To do:
The entire listing that follows must be repeated exactly, pictures excluded.

Exercise data:
_ _ _ _ _ _ _
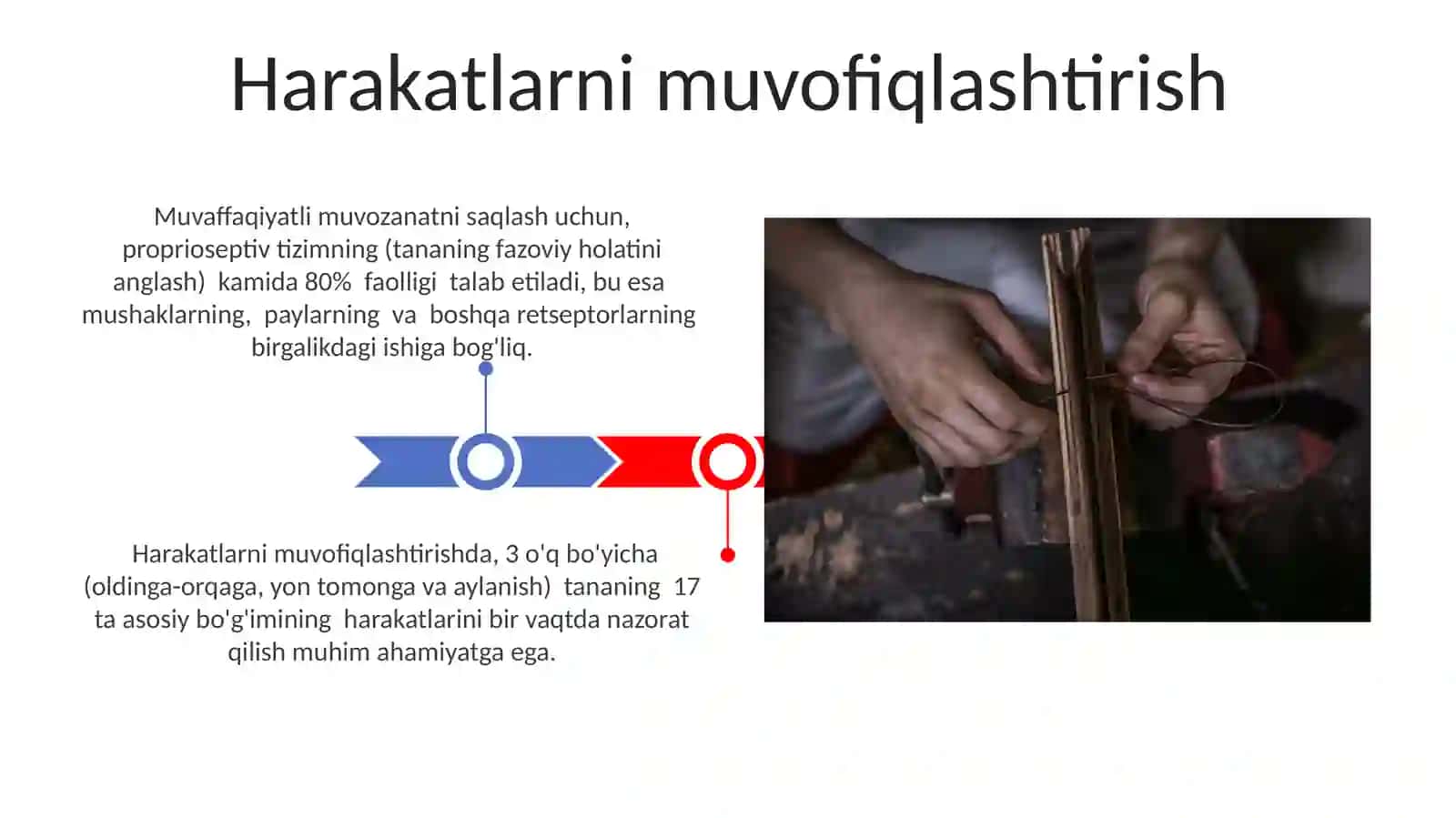 Harakatlarni muvofiqlashtirish

Muvaffaqiyatli muvozanatni saqlash uchun, proprioseptiv tizimning (tananing fazoviy holatini anglash) kamida 80% faolligi talab etiladi, bu esa mushaklarning, paylarning va boshqa retseptorlarning birgalikdagi ishiga bog'liq.

Harakatlarni muvofiqlashtirishda, 3 o'q bo'yicha (oldinga-orqaga, yon tomonga va aylanish) tananing 17 ta asosiy bo'g'imining harakatlarini bir vaqtda nazorat qilish muhim ahamiyatga ega.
_ _ _ _ _ _ _
Exercise answer:
 Harakatlarni muvofiqlashtirish

Muvaffaqiyatli muvozanatni saqlash uchun, proprioseptiv tizimning (tananing fazoviy holatini anglash) kamida 80% faolligi talab etiladi, bu esa mushaklarning, paylarning va boshqa retseptorlarning birgalikdagi ishiga bog'liq.

Harakatlarni muvofiqlashtirishda, 3 o'q bo'yicha (oldinga-orqaga, yon tomonga va aylanish) tananing 17 ta asosiy bo'g'imining harakatlarini bir vaqtda nazorat qilish muhim ahamiyatga ega.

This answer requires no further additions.